::: Text
The Texas Rangers came out of the gate hot in 1996 and at the midway point Pavlik was 10-2. That's the good news. The other part is his ERA, which sat at 5.16. The right-hander managed to earn two innings of work in the Midsummer Classic and allowed two runs. He finished the year 15-8 with a 5.19 ERA and would only win four more games before leaving baseball.

Lance Carter

Carter won seven games and saved 26 for the then-Devil Rays in his second Major League season, which proved to be his apex mountain. A Bleacher Report list on a similar idea suggests Aubrey Huff should have been the team's nominee in 2003, so maybe the Carter selection wasn't all bad.

Mike Williams

Williams was on our two-timers edition but nothing has jogged my memory since then. Baseball Reference tells us he collected 144 career saves and they couldn't lie.

Clyde McCullough

There needs to be a Congressional investigation into McCullough's selection. The Chicago Cubs catcher played 69 games in 1948 and posted a .546 OPS. In 1953 he collected nine extra-base hits in 77 contests. And yet, there he was, representing the Senior Circuit in both showcases.

Don Leppert

Leppert played 190 games in is Major League career. He hit .229. But in his first of two years with the Washington Senators, in 1963, he made the National League squad in the midst of a .305/.379/.682 campaign. We simply did not ask our catchers to hit back in the day. Simpler times.

Dick Ruthven

Okay, with all respect to the pitcher, who had a nice and long career, his inclusion in the 1976 game is confounding. Ruthven went 14-17 and led all of baseball in earned runs allowed. His WHIP was 1.436. The Seventies were weird?

César Izturis

Look, Izturis was a nice utility player. He's also a great pull when you are remembering some guys. But a .624 OPS in 2005 with the Los Angeles Dodgers does not exactly scream All-Star. And yet there he was, with the game's best. You have to love baseball.
::::::
Tasks and exercises:
a: According to the baseball text, how many career saves did Mike Williams collect?
b: Duplicate the part of the baseball text starting with "Dick Ruthven" and going on through "to love baseball.".
::: Given information
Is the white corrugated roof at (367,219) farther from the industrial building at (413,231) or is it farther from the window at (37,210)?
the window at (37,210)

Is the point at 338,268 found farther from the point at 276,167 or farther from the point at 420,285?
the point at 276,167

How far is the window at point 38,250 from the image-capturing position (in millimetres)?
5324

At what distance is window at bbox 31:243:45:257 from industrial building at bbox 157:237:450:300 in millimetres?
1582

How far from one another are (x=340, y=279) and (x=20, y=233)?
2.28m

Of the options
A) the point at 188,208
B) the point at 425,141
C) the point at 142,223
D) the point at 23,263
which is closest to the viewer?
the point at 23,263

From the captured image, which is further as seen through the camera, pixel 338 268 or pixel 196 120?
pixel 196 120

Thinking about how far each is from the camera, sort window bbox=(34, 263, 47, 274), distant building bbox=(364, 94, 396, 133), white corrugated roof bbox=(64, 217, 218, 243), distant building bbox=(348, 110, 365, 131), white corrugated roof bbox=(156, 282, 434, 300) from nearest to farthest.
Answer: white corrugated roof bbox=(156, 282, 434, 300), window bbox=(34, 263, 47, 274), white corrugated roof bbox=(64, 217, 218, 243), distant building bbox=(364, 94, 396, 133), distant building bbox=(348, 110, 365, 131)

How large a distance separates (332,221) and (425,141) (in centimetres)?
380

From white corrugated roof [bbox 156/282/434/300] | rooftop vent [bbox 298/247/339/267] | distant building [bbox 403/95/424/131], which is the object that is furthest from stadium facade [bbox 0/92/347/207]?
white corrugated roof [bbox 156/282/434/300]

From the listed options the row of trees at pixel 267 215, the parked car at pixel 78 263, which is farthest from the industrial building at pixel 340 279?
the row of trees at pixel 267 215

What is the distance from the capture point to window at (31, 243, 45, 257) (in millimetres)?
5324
::::::
Task-by-task solutions:
a: 144

b:
Dick Ruthven

Okay, with all respect to the pitcher, who had a nice and long career, his inclusion in the 1976 game is confounding. Ruthven went 14-17 and led all of baseball in earned runs allowed. His WHIP was 1.436. The Seventies were weird?

César Izturis

Look, Izturis was a nice utility player. He's also a great pull when you are remembering some guys. But a .624 OPS in 2005 with the Los Angeles Dodgers does not exactly scream All-Star. And yet there he was, with the game's best. You have to love baseball.